Please rewrite the entries from the line with "Jackets & Blazers - white leather jacket" to the line with "Earth mined Diamond" as a Markdown table with the columns Row and Text, numbering each row and leaving out blank lines.

Data excerpts:

※

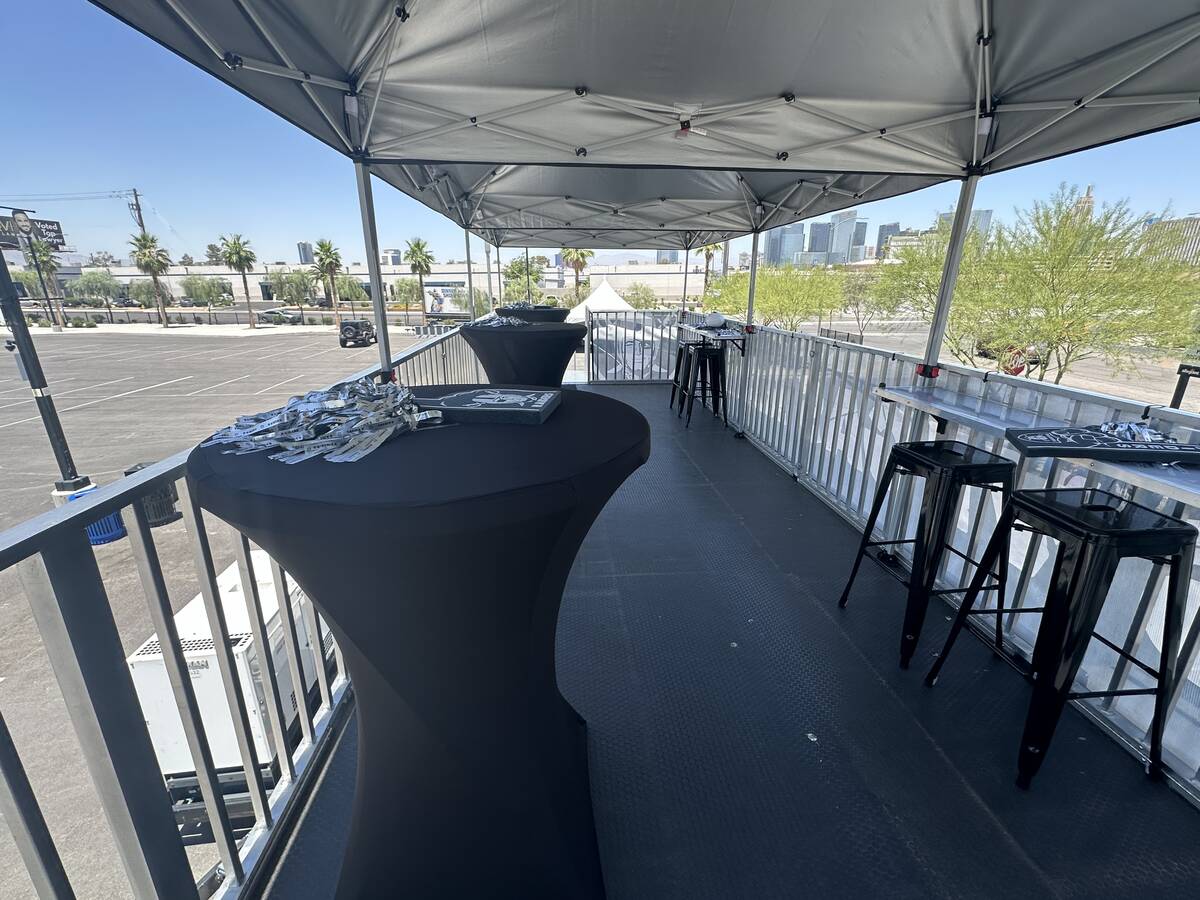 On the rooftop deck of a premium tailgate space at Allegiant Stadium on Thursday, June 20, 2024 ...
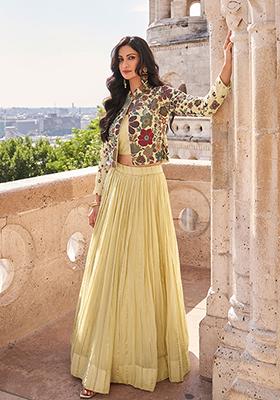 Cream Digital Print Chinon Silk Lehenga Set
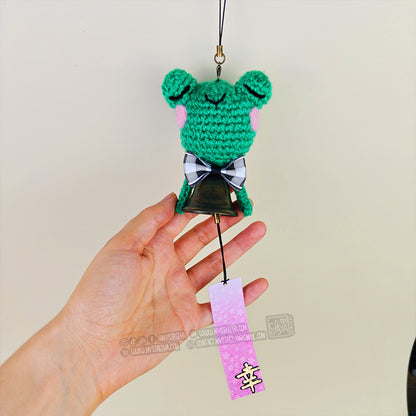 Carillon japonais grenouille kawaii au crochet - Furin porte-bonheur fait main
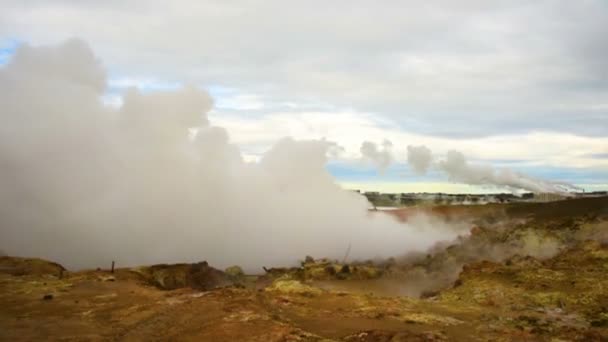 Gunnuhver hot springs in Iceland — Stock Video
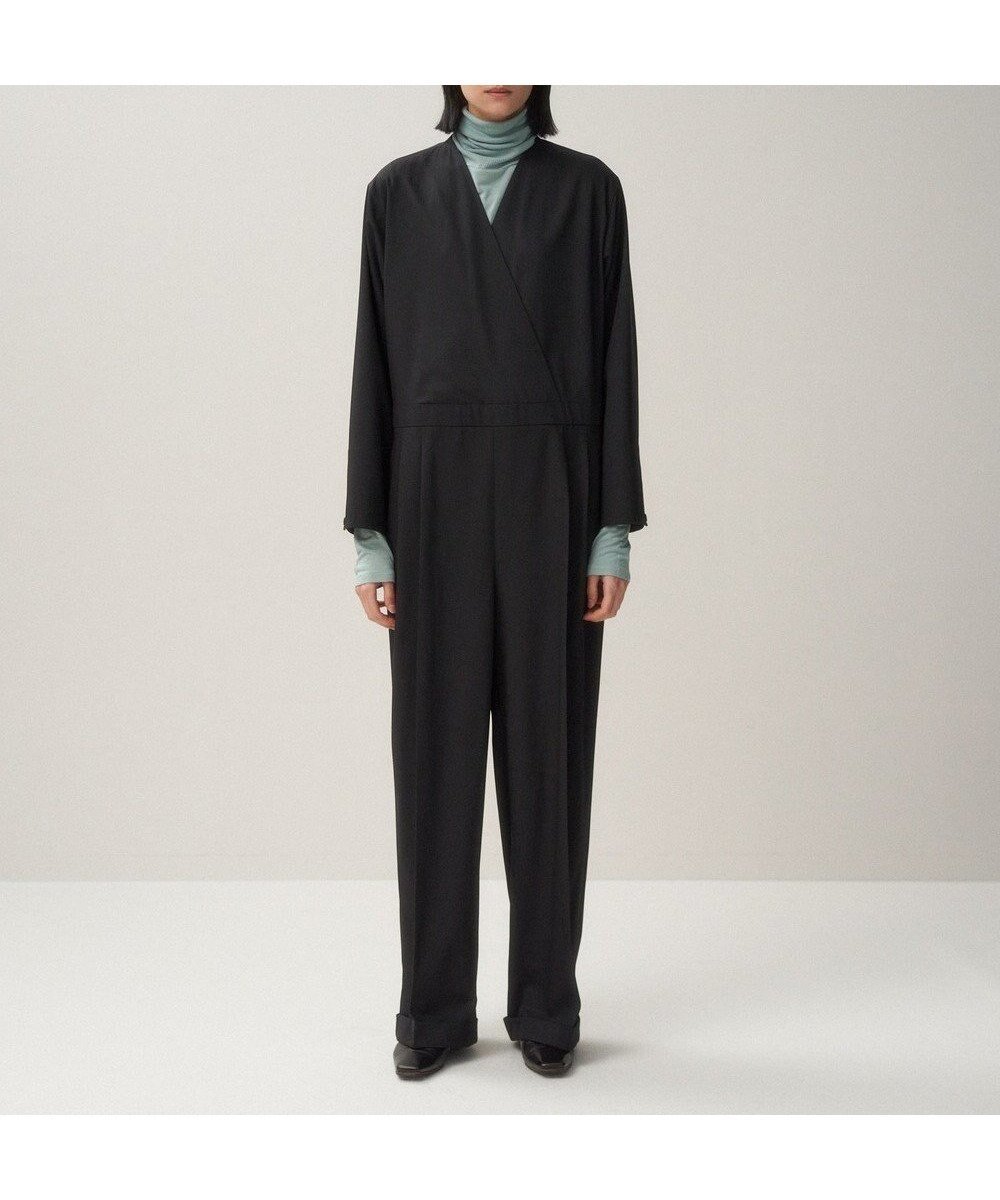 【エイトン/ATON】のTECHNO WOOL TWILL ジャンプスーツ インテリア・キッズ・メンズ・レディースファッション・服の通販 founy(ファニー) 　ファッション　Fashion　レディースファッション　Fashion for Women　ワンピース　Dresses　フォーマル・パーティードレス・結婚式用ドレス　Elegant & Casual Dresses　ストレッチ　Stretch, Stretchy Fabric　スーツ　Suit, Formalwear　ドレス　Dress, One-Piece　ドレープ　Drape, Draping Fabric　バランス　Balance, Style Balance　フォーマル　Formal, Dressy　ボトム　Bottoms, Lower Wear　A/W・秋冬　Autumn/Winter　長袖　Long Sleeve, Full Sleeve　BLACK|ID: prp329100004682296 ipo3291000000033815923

※

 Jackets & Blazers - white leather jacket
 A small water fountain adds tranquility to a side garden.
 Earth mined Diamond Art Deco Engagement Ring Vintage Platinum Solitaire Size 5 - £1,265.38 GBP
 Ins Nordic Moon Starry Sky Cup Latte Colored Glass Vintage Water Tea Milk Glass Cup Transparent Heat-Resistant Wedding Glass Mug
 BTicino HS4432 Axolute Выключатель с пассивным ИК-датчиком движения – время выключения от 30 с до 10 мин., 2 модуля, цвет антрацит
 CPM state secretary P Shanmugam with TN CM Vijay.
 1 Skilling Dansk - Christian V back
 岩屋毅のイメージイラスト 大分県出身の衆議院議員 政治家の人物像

※

=== REPLY ===
| Row | Text |
|---|---|
| 1 |  Jackets & Blazers - white leather jacket |
| 2 |  A small water fountain adds tranquility to a side garden. |
| 3 |  Earth mined Diamond Art Deco Engagement Ring Vintage Platinum Solitaire Size 5 - £1,265.38 GBP |